FIG. 1 is a top view showing an embodiment of a heat exchanger in the exhaust system structure of an engine according to the present invention, FIG. 2 is a cross-sectional view taken along the line - FIG. FIG. 4 is a rear view of an engine implementing the exhaust system structure of the present invention, FIG. 5 is a top view of the same engine, and FIG. 6 is a side view of the same engine. 1...Engine body, 2...Exhaust manifold heat exchanger, 3...Heat exchanger, 3b...Exhaust passage,
3e... Heat exchanger core, 3f... Return water passage.

Claims (1)

[Scope of utility model registration request] In an engine exhaust system structure that is equipped with a heat exchanger that recovers exhaust heat, a heat exchanger that exchanges heat between the exhaust gas and water is installed in the exhaust passage located downstream of the exhaust manifold of the engine, and this heat exchanger a heat exchanger core through which water circulates; an exhaust passage formed around the outer periphery of the heat exchanger core;
It has a three-layer structure consisting of a water passage formed by further surrounding the outer periphery of this exhaust passage, and a water inlet for flowing water into the heat exchanger core is provided on the exhaust upstream side of the heat exchanger.
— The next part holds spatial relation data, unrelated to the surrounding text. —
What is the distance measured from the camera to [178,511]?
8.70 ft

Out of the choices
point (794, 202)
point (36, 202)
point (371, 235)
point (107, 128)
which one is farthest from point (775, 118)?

A communication part for flowing water from inside the core to the water passage is provided on the downstream side of the exhaust gas of the heat exchanger, and a water outlet for flowing water from the water passage is provided on the outer periphery of the upstream end of the exhaust gas of the heat exchanger and to the outer periphery of the exhaust manifold. An engine exhaust system structure characterized by being provided towards the engine.